Le suspense de cette narration touchant à la fois au teen-movie et au film-catastrophe au tient d’abord sur une solidité de mise en scène et de direction des jeunes interprètes, sur un budget réduit peu commode pour la seconde inclinaison, en tablant du coup sur une absence assumée de spectacularisme.

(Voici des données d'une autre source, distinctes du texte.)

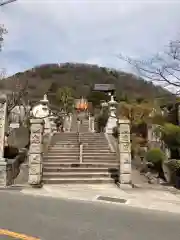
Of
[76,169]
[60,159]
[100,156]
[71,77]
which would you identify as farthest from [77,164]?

Ce film peut étonner dans le parcours de Gaël Lépingle, désormais quinquagénaire et qu’on avait découvert pour la première fois à la fin des années 1990, à travers Clémentine a eu peur, un film qui pourrait difficilement être entrepris aujourd’hui, abordant un motif devenu périlleux (certains désirs d’une toute jeune fille et de possibles relations non consenties avec un garçon plus vieux). Depuis, il y a notamment eu ce moyen métrage autour de la figure, tutélaire et culte pour tout un cercle de cinéastes de cette génération, de Guy Gilles (Guy Gilles et le temps désaccordé, 2008) et deux films en lien avec la musique : Une jolie vallée, moyen métrage documentaire sorti en salles en 2015, et surtout une comédie musicale affirmée, La nuit tombée (2014), déjà apprécié sur Brefcinema.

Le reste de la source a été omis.